Cloud Strategy and Security: Seeking Collaboration

By Steven Debets

Cybersecurity is the central theme of this year's Business Continuity Awareness Week, and it's no wonder. Individuals and businesses are feeling more vulnerable than ever due to the increasingly concrete threats posed by the digitally interconnected world.

The recent ransomware attack last Friday, with its unprecedented impact, put an end to the persistent notion that you must be an attractive target for hackers to be affected. These attacks strike without discrimination. Humans, as always, turn out to be the weakest link. No matter how robust your security measures are, all it takes is for one employee to click on an apparently innocuous link or work on an unsecured public Wi-Fi network, and the backdoor is wide open.

In this blog, I want to draw attention to another "backdoor" in cybersecurity: cloud providers. Cloud applications are now an integral part of the application landscape. For IT managers, they offer solutions to streamline processes and reduce costs. However, this doesn't automatically put you on cloud nine: securing data in the cloud requires targeted action in terms of vendor management.

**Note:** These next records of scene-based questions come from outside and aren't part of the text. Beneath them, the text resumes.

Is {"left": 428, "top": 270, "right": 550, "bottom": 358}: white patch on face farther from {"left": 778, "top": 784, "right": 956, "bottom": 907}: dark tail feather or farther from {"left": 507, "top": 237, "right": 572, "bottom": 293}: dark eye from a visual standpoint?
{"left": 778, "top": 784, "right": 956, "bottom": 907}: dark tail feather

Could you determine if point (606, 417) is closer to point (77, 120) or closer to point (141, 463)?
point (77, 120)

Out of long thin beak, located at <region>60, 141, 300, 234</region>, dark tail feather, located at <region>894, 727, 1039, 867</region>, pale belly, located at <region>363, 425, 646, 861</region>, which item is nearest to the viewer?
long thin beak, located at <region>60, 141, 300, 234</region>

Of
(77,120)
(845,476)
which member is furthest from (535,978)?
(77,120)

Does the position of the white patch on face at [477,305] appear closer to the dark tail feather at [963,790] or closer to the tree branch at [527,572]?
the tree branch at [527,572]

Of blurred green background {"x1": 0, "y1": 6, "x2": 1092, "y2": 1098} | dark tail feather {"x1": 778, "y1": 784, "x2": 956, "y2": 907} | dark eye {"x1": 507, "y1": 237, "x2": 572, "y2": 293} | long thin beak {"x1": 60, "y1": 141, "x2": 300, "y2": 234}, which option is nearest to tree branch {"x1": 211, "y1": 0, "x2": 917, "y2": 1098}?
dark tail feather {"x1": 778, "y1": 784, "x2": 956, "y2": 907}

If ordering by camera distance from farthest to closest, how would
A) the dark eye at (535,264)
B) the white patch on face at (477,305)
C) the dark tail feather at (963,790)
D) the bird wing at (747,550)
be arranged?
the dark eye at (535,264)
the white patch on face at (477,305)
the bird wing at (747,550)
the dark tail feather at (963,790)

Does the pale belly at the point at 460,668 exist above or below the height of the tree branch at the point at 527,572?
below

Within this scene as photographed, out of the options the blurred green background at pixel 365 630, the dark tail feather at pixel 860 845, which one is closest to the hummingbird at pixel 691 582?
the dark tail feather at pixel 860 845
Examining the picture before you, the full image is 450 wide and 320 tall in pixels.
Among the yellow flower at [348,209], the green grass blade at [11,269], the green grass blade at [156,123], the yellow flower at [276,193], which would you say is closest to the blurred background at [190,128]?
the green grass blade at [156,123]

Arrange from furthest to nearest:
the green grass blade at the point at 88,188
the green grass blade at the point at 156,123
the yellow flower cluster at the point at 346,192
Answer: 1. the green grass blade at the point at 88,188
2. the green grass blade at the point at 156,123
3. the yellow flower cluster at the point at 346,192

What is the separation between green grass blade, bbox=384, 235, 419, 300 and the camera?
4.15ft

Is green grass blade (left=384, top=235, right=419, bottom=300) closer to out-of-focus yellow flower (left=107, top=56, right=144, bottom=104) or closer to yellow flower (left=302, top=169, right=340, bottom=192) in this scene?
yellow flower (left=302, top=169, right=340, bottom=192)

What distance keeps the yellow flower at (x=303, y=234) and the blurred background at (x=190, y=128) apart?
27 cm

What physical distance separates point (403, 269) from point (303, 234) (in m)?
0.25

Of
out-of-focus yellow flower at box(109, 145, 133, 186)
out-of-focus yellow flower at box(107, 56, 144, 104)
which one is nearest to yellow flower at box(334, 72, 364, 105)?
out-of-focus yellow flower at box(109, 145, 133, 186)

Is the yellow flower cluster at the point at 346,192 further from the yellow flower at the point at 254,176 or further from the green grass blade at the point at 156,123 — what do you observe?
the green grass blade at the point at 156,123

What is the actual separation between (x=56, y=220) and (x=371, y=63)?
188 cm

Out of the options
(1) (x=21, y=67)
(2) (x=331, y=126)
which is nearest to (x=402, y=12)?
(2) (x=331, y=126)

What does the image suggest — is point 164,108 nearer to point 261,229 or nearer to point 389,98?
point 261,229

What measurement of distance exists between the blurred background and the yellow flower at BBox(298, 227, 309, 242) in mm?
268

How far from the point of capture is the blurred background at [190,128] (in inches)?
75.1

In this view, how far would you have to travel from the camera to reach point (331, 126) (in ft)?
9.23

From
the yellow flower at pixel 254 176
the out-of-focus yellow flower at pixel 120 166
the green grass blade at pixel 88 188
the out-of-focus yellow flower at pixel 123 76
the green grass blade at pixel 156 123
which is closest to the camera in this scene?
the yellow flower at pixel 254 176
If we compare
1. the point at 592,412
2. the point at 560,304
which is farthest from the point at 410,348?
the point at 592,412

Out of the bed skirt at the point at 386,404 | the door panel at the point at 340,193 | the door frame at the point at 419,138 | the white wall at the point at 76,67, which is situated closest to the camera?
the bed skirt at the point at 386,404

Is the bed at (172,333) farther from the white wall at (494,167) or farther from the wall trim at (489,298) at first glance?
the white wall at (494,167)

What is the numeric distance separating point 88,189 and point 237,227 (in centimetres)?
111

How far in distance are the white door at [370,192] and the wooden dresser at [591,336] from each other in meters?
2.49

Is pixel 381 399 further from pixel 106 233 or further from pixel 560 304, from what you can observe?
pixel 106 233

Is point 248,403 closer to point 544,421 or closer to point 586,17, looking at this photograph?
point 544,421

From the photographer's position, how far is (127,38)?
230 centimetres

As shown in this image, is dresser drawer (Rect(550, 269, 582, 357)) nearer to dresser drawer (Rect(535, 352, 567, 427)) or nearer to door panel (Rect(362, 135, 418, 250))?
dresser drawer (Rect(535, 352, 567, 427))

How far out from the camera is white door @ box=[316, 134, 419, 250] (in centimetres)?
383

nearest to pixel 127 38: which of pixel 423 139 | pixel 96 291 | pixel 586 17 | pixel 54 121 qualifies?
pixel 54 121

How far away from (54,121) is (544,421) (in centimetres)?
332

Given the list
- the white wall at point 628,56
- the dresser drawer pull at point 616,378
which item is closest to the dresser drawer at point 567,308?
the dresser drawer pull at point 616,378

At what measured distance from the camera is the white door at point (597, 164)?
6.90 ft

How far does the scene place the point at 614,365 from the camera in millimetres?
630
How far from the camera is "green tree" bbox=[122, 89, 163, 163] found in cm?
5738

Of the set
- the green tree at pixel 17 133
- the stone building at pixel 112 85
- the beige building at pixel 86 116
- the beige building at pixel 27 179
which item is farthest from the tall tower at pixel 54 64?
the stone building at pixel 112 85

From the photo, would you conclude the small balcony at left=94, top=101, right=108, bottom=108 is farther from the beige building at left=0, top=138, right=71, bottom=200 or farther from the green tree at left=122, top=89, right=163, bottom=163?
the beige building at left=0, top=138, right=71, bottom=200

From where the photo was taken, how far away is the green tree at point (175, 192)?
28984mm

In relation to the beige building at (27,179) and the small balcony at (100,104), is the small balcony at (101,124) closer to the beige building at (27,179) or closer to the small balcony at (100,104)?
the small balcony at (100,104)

The problem is that not every organization is adequately prepared for this. Transitioning to a cloud application can be a quick process, and it often doesn't stop at one application. Organizations that move part of their IT off-site are well aware that they need to transform from being a management organization to a governance organization. But that's where it starts: the speed of this organizational development is often slower than technological change. This is understandable as well because a governance organization demands different knowledge and skills. In practice, it sometimes involves hiring new personnel, but this transition should not take years.

Furthermore, using and governing cloud services (and vendors) requires a balanced mix of technical, organizational, legal, and procurement competencies. In cases where personal data is involved, the involvement of a privacy officer and a corporate lawyer is essential, considering the required data processing agreements. Collaboration between disciplines is vital, and internal silos are counterproductive. Security, continuity, and privacy requirements should be set based on a unified vision, without conflicting with one another. It should be clear from the outset (even before moving IT to the cloud) whether the vendor complies with these requirements and will continue to do so. Conducting a risk analysis is a valuable but often overlooked tool in this process.

I don't mean to give the impression that cloud vendors are not doing their job properly. Quite the opposite. Many vendors often provide a level of professionalism and focus that is challenging for an organization to achieve internally. Nevertheless, security is always the ultimate responsibility of the organization, and the vendor is responsible for implementing the promised measures.

That's why I advocate considering the broader implications for your organization from the very beginning when developing a cloud strategy. Whether or not to opt for the cloud should not solely be based on cost or the desire to slim down the IT department. The decision of "Cloud unless…" should also consider the organization's ability to effectively take and maintain responsibility for data security. Implementing a cloud strategy requires organizational development and, by definition, is a multidisciplinary issue.